CrudVision - Lisa Seelye

May 11, 2008

Graphing Hard Disk Temperatures with rrdtool (part 2)

Filed under: gentoo, graphs, monitoring, rrdtool, ruby — Lisa Seelye @ 5:03 pm

Last month I made a post about using rrdtool and ruby to graph hard disk temperatures. I recently had some hardware trouble and something with permissions went crazy. Today I took the time to look into the problem and fix it.

The /dev/hd[egik] device nodes were owned by root:disk and 660. However, the hddtemp binary was trying to do some restricted ioctl operations. Even though the binary was setuid and my non-root user was in the disk group I couldn’t access the disk to get the temperatures.

I found out that there is a hddtemp daemon which can query the disks for my unpriveleged user.

The daemon listens on a TCP port and provides output like this:

|/dev/hde|ST3160811AS|39|C||/dev/hdg|ST3160811AS|40|C||/dev/hdi|ST3160811AS|38|C||/dev/hdk|ST3160815AS|39|C|

Should be easy to modify my disk_temperature.rb to connect to that port and parse the data.

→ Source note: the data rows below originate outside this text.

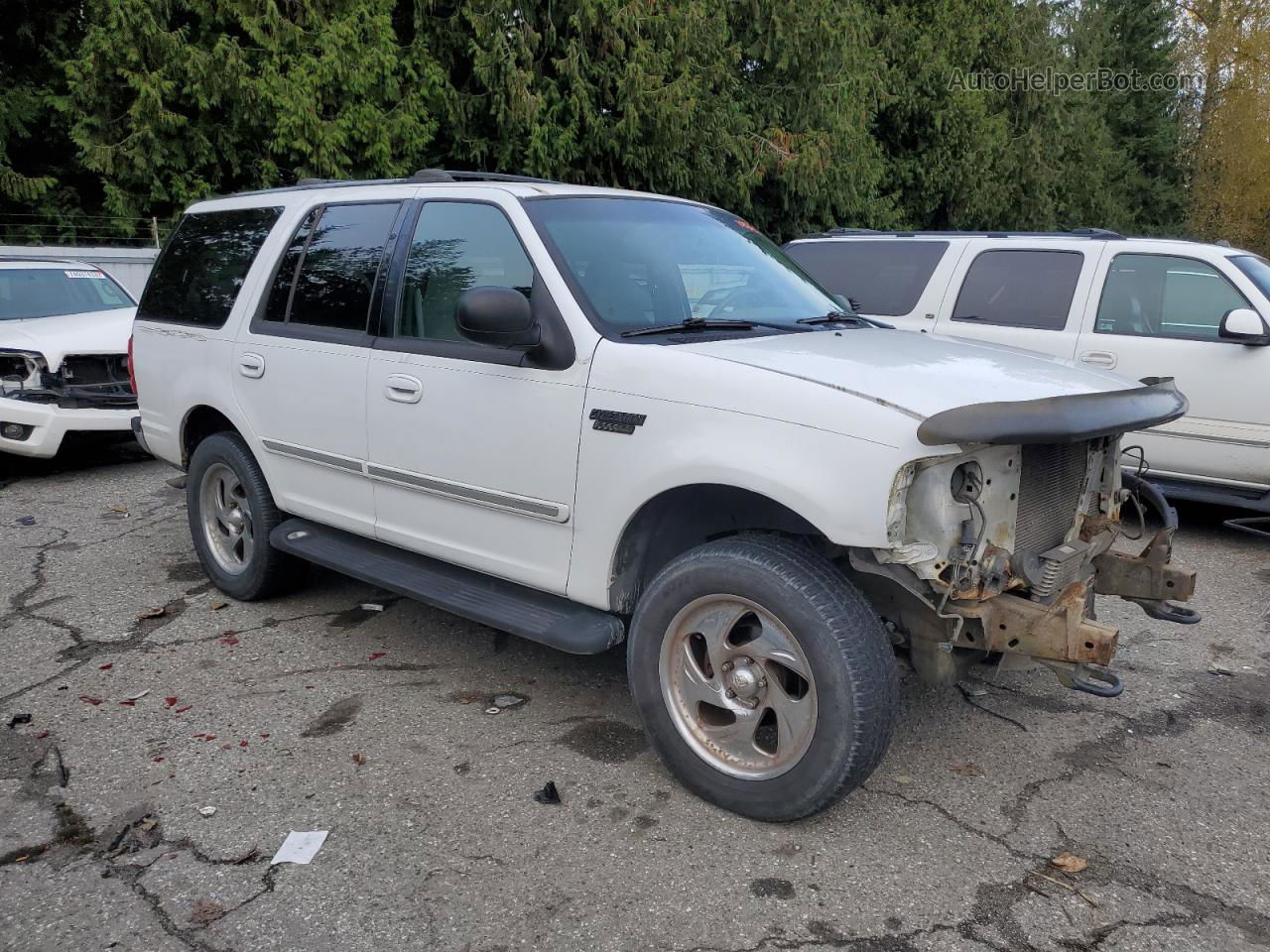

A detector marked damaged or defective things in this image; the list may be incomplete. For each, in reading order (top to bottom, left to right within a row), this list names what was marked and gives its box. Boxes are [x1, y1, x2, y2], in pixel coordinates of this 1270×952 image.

crumpled hood [0, 309, 135, 369]
damaged vehicle [0, 256, 139, 458]
cracked asphalt [2, 442, 1270, 948]
damaged vehicle [134, 175, 1199, 821]
crumpled hood [683, 325, 1127, 418]
front-end damage [853, 379, 1199, 698]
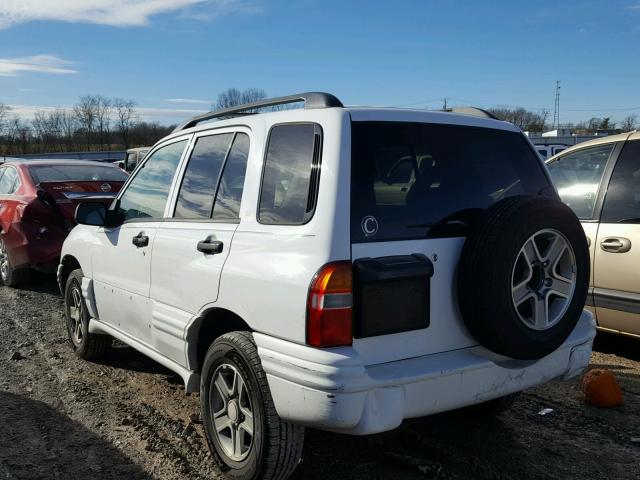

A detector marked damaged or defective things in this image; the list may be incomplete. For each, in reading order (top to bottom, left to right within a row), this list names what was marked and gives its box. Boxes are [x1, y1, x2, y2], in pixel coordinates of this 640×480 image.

damaged vehicle [0, 161, 127, 286]
damaged vehicle [58, 91, 596, 480]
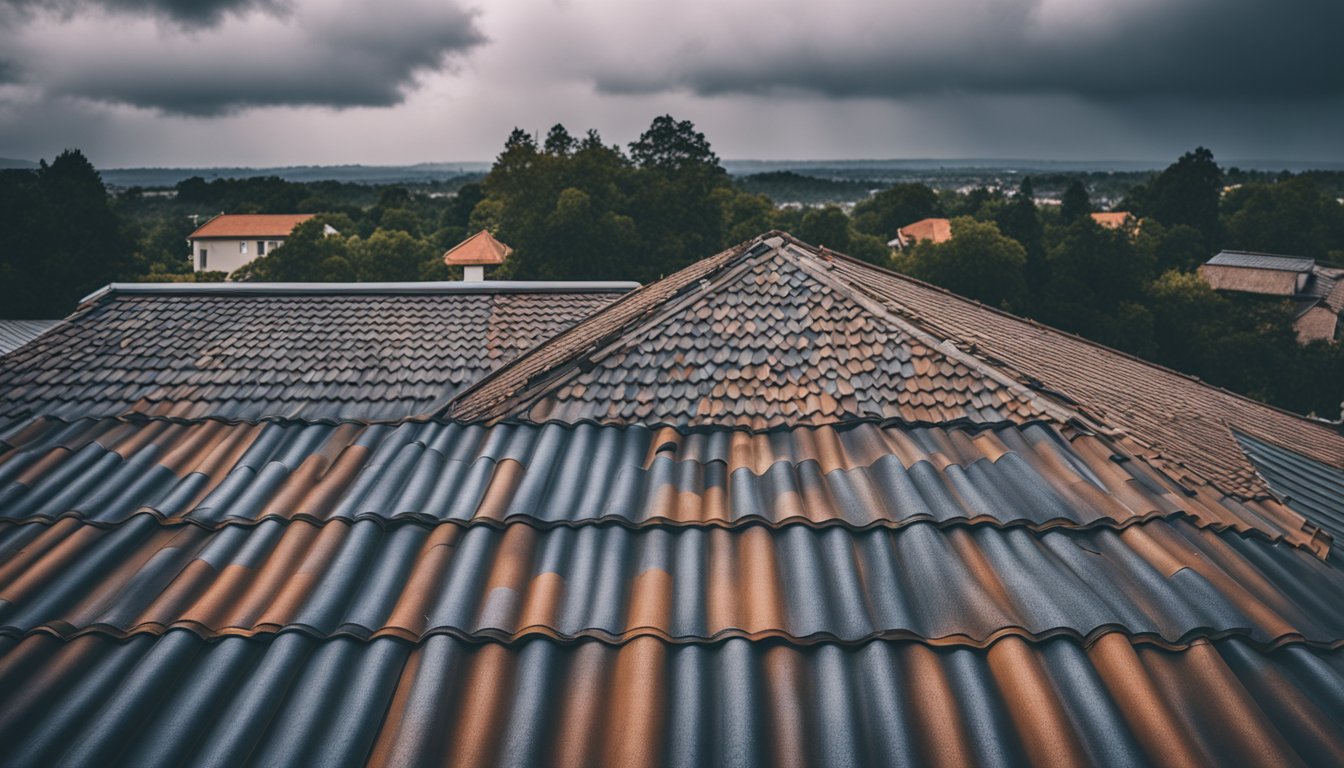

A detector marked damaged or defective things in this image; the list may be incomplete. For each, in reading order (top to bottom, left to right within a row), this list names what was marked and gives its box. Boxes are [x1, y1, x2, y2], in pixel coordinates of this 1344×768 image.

corroded roof surface [0, 285, 626, 425]
corroded roof surface [2, 231, 1344, 763]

Now my temperature graphs will have new data (as soon as the change is made).

April 12, 2008

Graphing hard disk temperatures with rrdtool and Ruby

Filed under: graphs, linux, monitoring, rrdtool, ruby — Lisa Seelye @ 2:27 pm

Since I got to North America I have wanted to put my system under better monitoring. It’s got four active hard disks (and a fifth powered, not active) hard disk in an IcyDock MB-455SPF 5-Bay Internal SATA Drive Enclosure (Manufacturer site, icydock.com, seems offline so link to where I bought it!) with the four active disks plugged into a HighPoint RocketRaid 1640 SATA controller.

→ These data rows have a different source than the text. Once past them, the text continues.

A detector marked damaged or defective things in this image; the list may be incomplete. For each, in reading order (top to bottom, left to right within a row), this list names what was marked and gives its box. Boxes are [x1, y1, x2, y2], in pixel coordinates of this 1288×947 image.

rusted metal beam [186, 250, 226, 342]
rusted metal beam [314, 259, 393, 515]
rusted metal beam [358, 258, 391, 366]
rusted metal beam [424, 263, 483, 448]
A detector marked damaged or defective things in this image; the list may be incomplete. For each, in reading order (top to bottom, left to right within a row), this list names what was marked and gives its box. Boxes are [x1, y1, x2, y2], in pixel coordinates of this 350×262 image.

I can easily use S.M.A.R.T. to monitor the temperature and the hddtemp Linux utility to get the temperatures of the disks.

It’s easy to use a crontask to poll the disks and to stuff the temperatures into an rrdtool database. I drew much inspiration from Martin Pot’s Perl script to do the same thing but implemented my own in a Ruby Rake task using the woefully undocumented RubyRRDtool gem and a custom hddtemp wrapper class to get the temperatures.

The similarities between my Rake task and Martin’s RRDtool-fu is obvious, however I wanted an hour graph too and so I added it in on line 17.

My next task is to combine the temperatures (lines) of all four disks into a single graph to get a feel for the overall temperature of the disks on one image.

The graphs can be seen at my personal website.